Following headliner Stephen K. Bannon, executive chairman of Breitbart News, populist-nationalist 2018 U.S. Senate candidate Corey Stewart addressed the Remembrance Project National Conference in Washington, DC, Saturday.
The event, at the capital’s famous Willard Hotel, featured a “who’s who” of leaders in the fight against illegal immigration, including headliner Bannon, Judicial Watch President Tom Fitton, and Colorado gubernatorial candidate Tom Tancredo, in Remembrance Project’s largest annual event to honor Americans killed by illegal alien crime and the “angel families” they left behind.
Stewart, speaking afterwards with Breitbart News, called Bannon “the most powerful political figure in the United States today.” He agreed with Bannon’s assessment of the political winds in the country. “There’s momentum in the country to destroy political correctness, to do something about illegal immigration, to build the wall, and enforce immigration laws,” he said.
Virginia gubernatorial candidate Ed Gillespie made “Mara Salvatrucha,” or MS-13, a focal point of his campaign as Tuesday’s election draws near. Fueled by illegal aliens, the transnational criminal gang has become a gruesome feature of the once placid Northern Virginia suburbs of Washington, DC.
The issue, that has come to define the race in the last month, is no news to Stewart, who extensively raised the alarm on MS-13 and the refusal of Gillespie opponent Lt. Gov. Ralph Northam to endorse banning the “sanctuary city” policies that fuel transnational criminal organizations in other states in his primary campaign.
Just Thursday, the Department of Justice unveiled indictments for murder against four more alleged MS-13 members from Anne Arundel County, Maryland, just over the state line from the Northern Virginia communities, about which both Gillespie and Stewart have raised concerns.
“MS-13 is not just a Northern Virginia problem. It’s not just in Northern Virginia and tidewater,” Stewart told Breitbart News on Saturday. “It is spreading down the [Interstate] 81 corridor and is becoming a statewide issue … It’s an issue that will drive not only conservatives but independent voters who are concerned about it.”
Stewart, who lost to Ed Gillespie by the narrowest of margin’s in June’s GOP primary, thought his one-time opponent has done well for himself by making illegal immigration-fueled crime the central issue of his campaign. “As he’s moved to the right,” Stewart told Breitbart News of Gillespie, “as he’s embraced the issues of protecting historical monuments and cracking down on illegal immigration, I don’t think it’s a coincidence his poll numbers have improved dramatically.”
The left, including the incumbent Democrat, arch-Clinton ally Terry McAuliffe, has tried to shame Gillespie’s populist turn as “racist.” Most prominent is the response of leftist PAC “Latino Victory Fund,” placing in circulation an ad showing a Gillespie supporter with a confederate flag on his pickup trying to run down Muslim and Latino children. The ad, now conclusively linked to the Northam campaign, has been called “vile” and “despicable” by the Washington Post editorial board.

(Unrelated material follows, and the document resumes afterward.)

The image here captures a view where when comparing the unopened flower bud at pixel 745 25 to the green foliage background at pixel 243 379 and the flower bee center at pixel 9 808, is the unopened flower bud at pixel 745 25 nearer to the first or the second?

Corey Stewart called the ad “by far the dumbest move by the left in the last year.”
Bannon, in his own address, broadly agreed with Stewart’s understanding of the path of the Virginia governor’s race. When he mentioned Gillespie’s name, cheers of “Corey! Corey!” erupted from the crowed. “For the Senate in ’18,” was Bannon’s reply.
“That’s a horse race now,” Bannon said. “Gillespie, what was he? Eight, ten points down two weeks ago, two and a half weeks ago?”
Gillespie is now running even or ahead in many polls.
“If Gillespie … a Bush guy … wins, and I do believe that Gillespie’s going to pull this thing out,” Bannon continued, “it will be because of the underlying message of Corey Stewart and what he believes in, and the Trump voters in Virginia who are gonna turn out!”
Stewart was similarly optimistic about the effect of the momentum Gillespie has stirred up with his embrace of Virginia’s populist energy. “A Gillespie win or a narrow loss means there will be a lot more national money and resources going into Virginia in 2018,” he told Breitbart News.